■ Page excerpt:
Oh, I see it now too.  I'll get to that in another patch.  Thanks for pointing
that out Kristen.

P.

>> ---
>>  drivers/cpufreq/intel_pstate.c |  120 +++++++++++++++++++++++++---------------
>>  1 file changed, 75 insertions(+), 45 deletions(-)
>>
>> diff --git a/drivers/cpufreq/intel_pstate.c b/drivers/cpufreq/intel_pstate.c
>> index 3af9dd7..78b4be5 100644
>> --- a/drivers/cpufreq/intel_pstate.c
>> +++ b/drivers/cpufreq/intel_pstate.c
>> @@ -156,7 +156,20 @@ struct perf_limits {
>>  	int min_sysfs_pct;
>>  };
>>  
>> -static struct perf_limits limits = {
>> +static struct perf_limits performance_limits = {
>> +	.no_turbo = 0,
>> +	.turbo_disabled = 0,
>> +	.max_perf_pct = 100,
>> +	.max_perf = int_tofp(1),
>> +	.min_perf_pct = 100,
>> +	.min_perf = int_tofp(1),
>> +	.max_policy_pct = 100,
>> +	.max_sysfs_pct = 100,
>> +	.min_policy_pct = 0,
>> +	.min_sysfs_pct = 0,
>> +};
>> +
>> +static struct perf_limits powersave_limits = {
>>  	.no_turbo = 0,
>>  	.turbo_disabled = 0,
>>  	.max_perf_pct = 100,
>> @@ -169,6 +182,12 @@ static struct perf_limits limits = {
>>  	.min_sysfs_pct = 0,
>>  };
>>  
>> +#ifdef CONFIG_CPU_FREQ_DEFAULT_GOV_PERFORMANCE
>> +static struct perf_limits *limits = &performance_limits;
>> +#else
>> +static struct perf_limits *limits = &powersave_limits;
>> +#endif
>> +
>>  static inline void pid_reset(struct _pid *pid, int setpoint, int busy,
>>  			     int deadband, int integral) {
>>  	pid->setpoint = setpoint;
>> @@ -255,7 +274,7 @@ static inline void update_turbo_state(void)
>>  
>>  	cpu = all_cpu_data[0];
>>  	rdmsrl(MSR_IA32_MISC_ENABLE, misc_en);
>> -	limits.turbo_disabled =
>> +	limits->turbo_disabled =
>>  		(misc_en & MSR_IA32_MISC_ENABLE_TURBO_DISABLE ||
>>  		 cpu->pstate.max_pstate == cpu->pstate.turbo_pstate);
>>  }
>> @@ -274,14 +293,14 @@ static void intel_pstate_hwp_set(void)

■ Data extract:

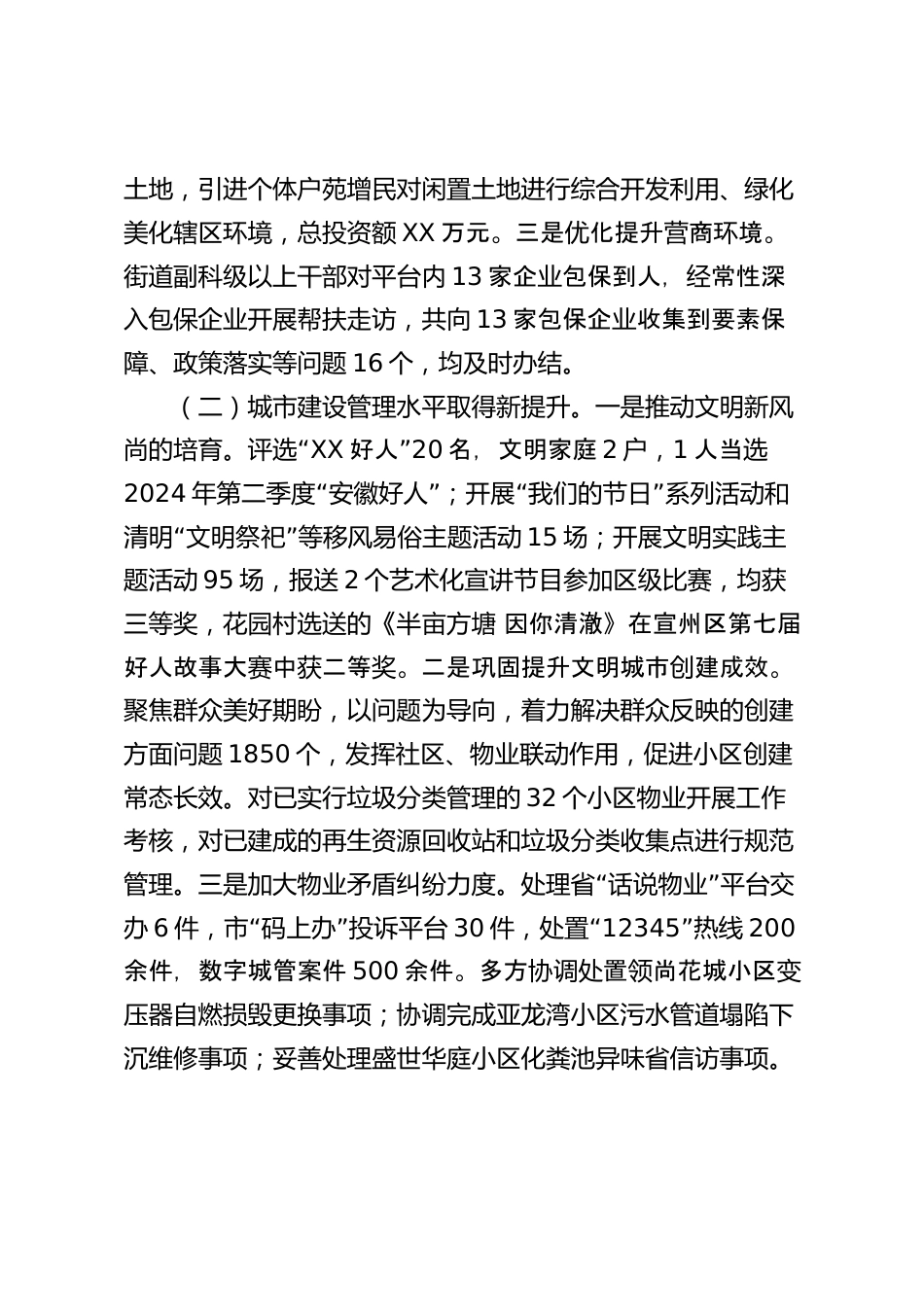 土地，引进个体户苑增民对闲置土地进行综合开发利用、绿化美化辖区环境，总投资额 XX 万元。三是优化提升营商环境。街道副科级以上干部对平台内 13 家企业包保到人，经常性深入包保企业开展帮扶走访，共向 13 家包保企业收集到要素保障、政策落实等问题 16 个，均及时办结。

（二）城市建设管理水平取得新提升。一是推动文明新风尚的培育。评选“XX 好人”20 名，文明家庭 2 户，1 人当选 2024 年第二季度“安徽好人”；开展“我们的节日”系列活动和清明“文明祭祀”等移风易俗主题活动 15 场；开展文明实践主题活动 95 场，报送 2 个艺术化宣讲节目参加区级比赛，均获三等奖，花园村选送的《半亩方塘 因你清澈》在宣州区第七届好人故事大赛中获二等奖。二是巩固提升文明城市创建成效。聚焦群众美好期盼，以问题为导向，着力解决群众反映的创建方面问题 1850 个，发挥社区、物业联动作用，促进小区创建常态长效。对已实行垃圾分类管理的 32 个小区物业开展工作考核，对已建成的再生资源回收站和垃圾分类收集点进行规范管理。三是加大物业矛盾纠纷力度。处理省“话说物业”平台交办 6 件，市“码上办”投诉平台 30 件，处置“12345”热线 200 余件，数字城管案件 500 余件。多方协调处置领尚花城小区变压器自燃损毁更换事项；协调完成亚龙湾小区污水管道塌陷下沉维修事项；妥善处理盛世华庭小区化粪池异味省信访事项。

■ Task: Reproduce the intel_pstate patch reply verbatim from "Oh, I see it" to "insertions(+), 45 deletions(-)".

■ Solution for this exercise:
Oh, I see it now too.  I'll get to that in another patch.  Thanks for pointing
that out Kristen.

P.

>> ---
>>  drivers/cpufreq/intel_pstate.c |  120 +++++++++++++++++++++++++---------------
>>  1 file changed, 75 insertions(+), 45 deletions(-)